We also measured a control sample without graphene in the channel to validate our method and to obtain the thermal properties of the parallel heat flow path through the contacts, the supporting SiO2, the SiO2–Si interface and the Si substrate (supplementary section 5). These thermal properties obtained after processing the experimental data with the FEM show good agreement with well-known data from literature [20, 26, 27] over the full temperature range. Consequently, these data were used as inputs for the FEM simulation of the GJ structures.

Figure 2 shows the experimental heater temperature rise (in red) and sensor temperature rise (in blue) normalized by the heater power, ΔT/PH, as a function of temperature obtained for the two junctions studied, 1L–2L and 2L–4L. The heat flow was studied in both directions across the GJ to account for possible thermal rectification effects. The uncertainty of ΔT/PH is ~0.5%–1%, which agrees well with our previous experiments that used similar metal lines [20].

Figure 2.

Figure 2. Experimental measurements of temperature rise in the heater and sensor divided by heater power, ΔT/PH, as a function of temperature for (a) the 1L–2L and (b) 2L–4L GJ. Heat flow was measured in both directions, from 1L  →  2L versus 2L  →  1L, and from 2L  →  4L versus 4L  →  2L, without observing thermal rectification. The uncertainty of these data is smaller than the symbol size.
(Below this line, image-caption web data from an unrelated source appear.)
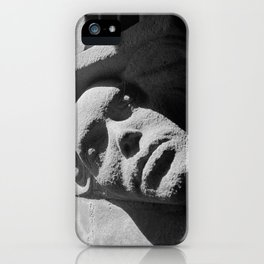 Face from Iona Abbey iPhone Case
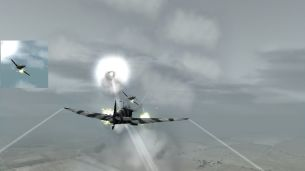Heroes In the Sky-4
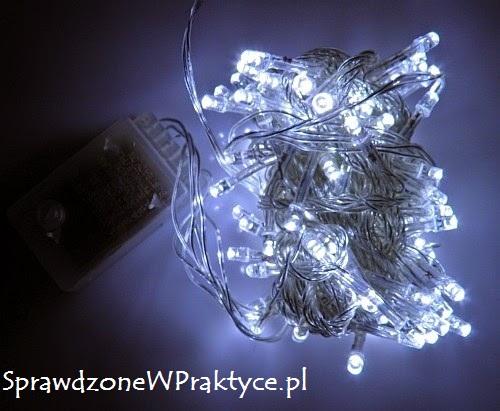 oświetlenie choinkowe led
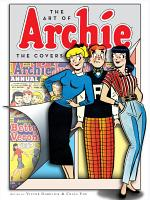 The Art of Archie - The Covers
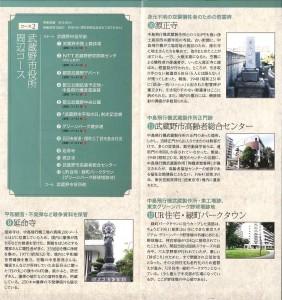 武蔵野市役所周辺コース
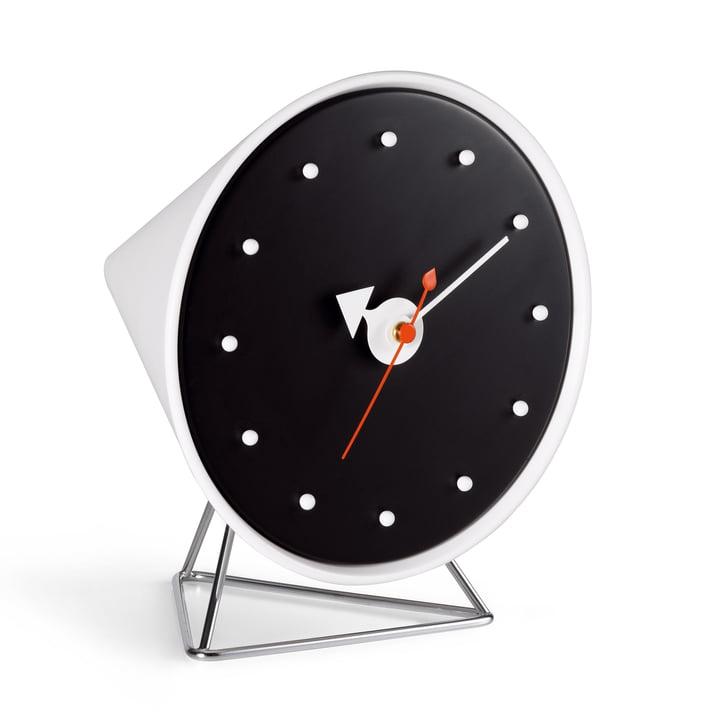 Vitra - Cone Clock, Polyurethan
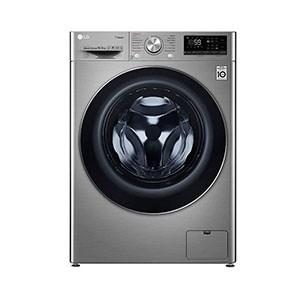 Máy giặt LG Inverter 10.5 kg FV1450S3V Mới 2020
Standard image High-resolution image

Figures 3(a) and (b) show the schematic of the 1L–2L and 2L–4L GJ samples. The rectangular colored sections on top illustrate the thermal conductivities, i.e. 1L (k1), 2L (k2) and 4L (k4) for non-junction regions, while 1L–2L (k1–2) and 2L–4L (k2–4) represent the GJ channel region. These are used by the FEM to process the raw experimental data from figure 2, yielding the effective thermal conductivities shown in figures 3(c)(f). While the effective thermal conductivity of the GJ channel (k1–2 and k2–4) is determined from the temperature gradient between heater and sensor, the thermal conductivity of 1L, 2L and 4L is mainly determined from temperature variations only at the heater surroundings. Although not the main topic of this study, these supported 2L and 4L graphene thermal conductivity estimates are among the first of their kind (others being discussed below).

Figure 3.

Figure 3. (a) and (b) Schematic cross-sections of 1L–2L and 2L–4L GJ experiments, respectively. The graphene layers and junctions are colored corresponding to different thermal conductivity regions, determined after processing the experimental data (figure 2) with the FEM. (c) and (d) Thermal conductivity obtained for each region of graphene (1L, 2L and 4L) and for the 1L–2L and 2L–4L junctions for both heat flow directions. (e) and (f) Thermal conductance per unit area, i.e. thickness times width (A  =  hW), obtained at the junction. The results show no thermal rectification effect within the experimental error bars.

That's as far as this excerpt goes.